Viral internalization greatly depends on glycosylation sites present on the viral protein. N-glycosylation sites on the 2019-nCoV main proteinase were therefore predicted using the NetNGlyc 1.0 prediction tool (Fig. 3) [13]. The graph illustrates predicted N-glycosylation sites across the protein chain where the x-axis represents protein length from the amino terminal to the carboxyl terminal. The position with a potential (the green vertical lines) crossing the threshold (red horizontal line) is predicted glycosylated.

Fig. 3
figure 3

Graphical output of the predicted N-glycosylation sites in the viral main proteinase amino acid sequence. The output shows a plot of the N-glycosylation potential against sequence position

Sequences and structural motifs in polypeptide chains that classified and determined by comparative analysis make up the protein’s conserved domain. These domains are used in molecular evolution as building blocks which may undergo different forms of arrangements and recombination to produce proteins with varying functions. The importance of the conserved domains as evolutionary elements has led us into determining the level of conservation of the 2019-nCoV main proteinase epitope region.

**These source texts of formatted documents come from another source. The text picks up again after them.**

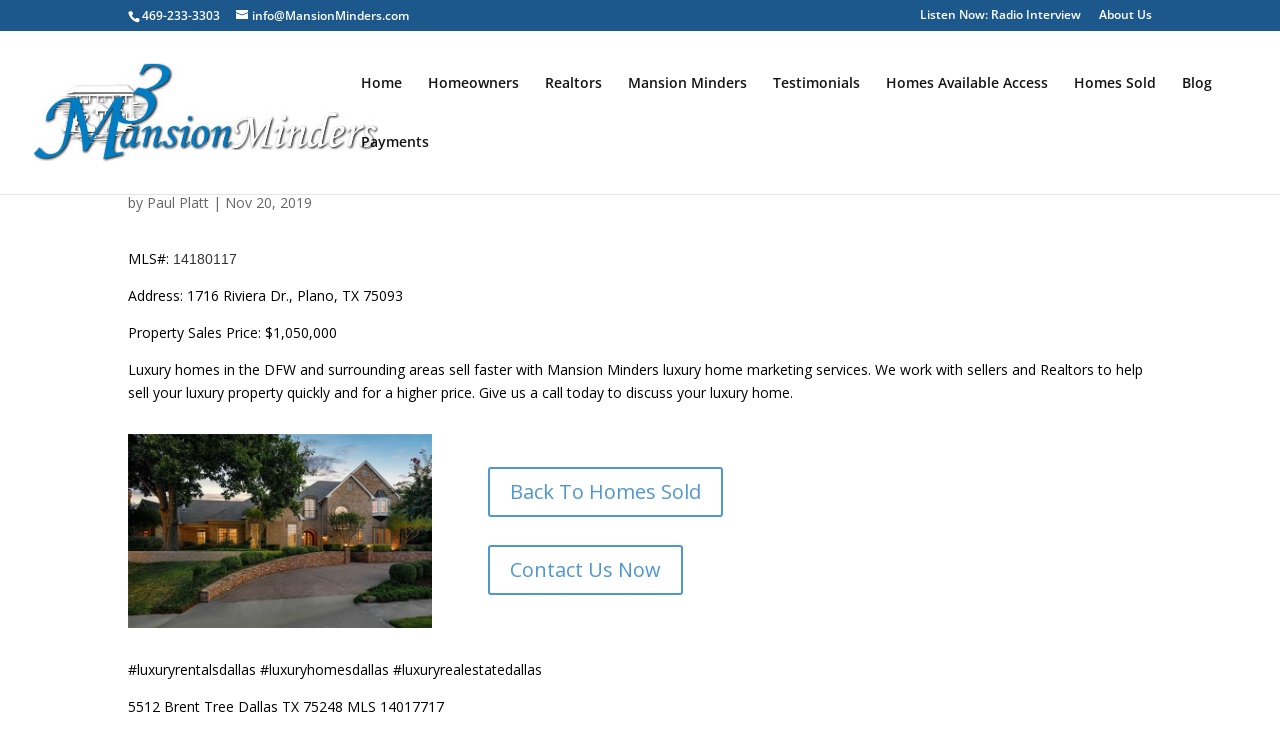

--- FILE ---
content_type: text/css
request_url: https://mansionminders.com/wp-content/et-cache/6875/et-core-unified-deferred-6875.min.css?ver=1766853997
body_size: 909
content:
.et_pb_row_0.et_pb_row,.et_pb_row_1.et_pb_row,.et_pb_row_2.et_pb_row{padding-top:10px!important;padding-bottom:10px!important;margin-top:10px!important;margin-bottom:10px!important;padding-top:10px;padding-bottom:10px}.et_pb_post_title_0 .et_pb_title_featured_container img{height:auto;max-height:none}.et_pb_image_0,.et_pb_image_1,.et_pb_image_2{text-align:left;margin-left:0}.et_pb_button_0,.et_pb_button_0:after,.et_pb_button_1,.et_pb_button_1:after{transition:all 300ms ease 0ms}@media only screen and (max-width:980px){.et_pb_image_0,.et_pb_image_1,.et_pb_image_2{text-align:center;margin-left:auto;margin-right:auto}.et_pb_image_0 .et_pb_image_wrap img,.et_pb_image_1 .et_pb_image_wrap img,.et_pb_image_2 .et_pb_image_wrap img{width:auto}}@media only screen and (max-width:767px){.et_pb_image_0 .et_pb_image_wrap img,.et_pb_image_1 .et_pb_image_wrap img,.et_pb_image_2 .et_pb_image_wrap img{width:auto}}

This was achieved using the conserved domain database (CDD) [14]. The conserved region of the protein covers the 29th amino acid of the sequence to the last, with the inclusion of the predicted epitope sequence (Fig. 4).

Fig. 4
figure 4

Conserved domain alignment output. The coronavirus endopeptidase C30 which corresponds to the Merops family C30. These peptidases are involved in viral polyprotein processing in replication and are conserved in the protein family

The physiochemical properties of the final peptide as predicted by the Expasy ProtParam server [15] predicted a molecular weight of 1778.08 Da with a theoretical pI of 10 indicating an alkaline protein. The half-life assessment was predicted to be 30 h in vitro in mammalian reticulocytes, > 20 h in yeast, and > 10 h in vivo in E. coli. The aliphatic index estimation predicted a score of 52.00, which indicates thermostability. The predicted GRAVY score was − 0.407, indicating a hydrophilic protein which is consistent with the 3D structural view of the protein (Fig. 5).

Fig. 5
figure 5

The first column is a 3D view of the 2019-nCoV main proteinase with highlighted antigenic region (red) while the second column shows the loop dominated secondary structure of the antigenic peptide

The secondary structures of the protein antigenic region as viewed in the Pymol molecular visualizer showed a loop dominated peptide with no helices (Fig. 5). We hereby recommend this peptide for further in vitro and in vivo studies as our in silico study that has predicted this region of the 2019-nCoV main proteinase as a potential B-cell epitope for a potent vaccine design against the virus.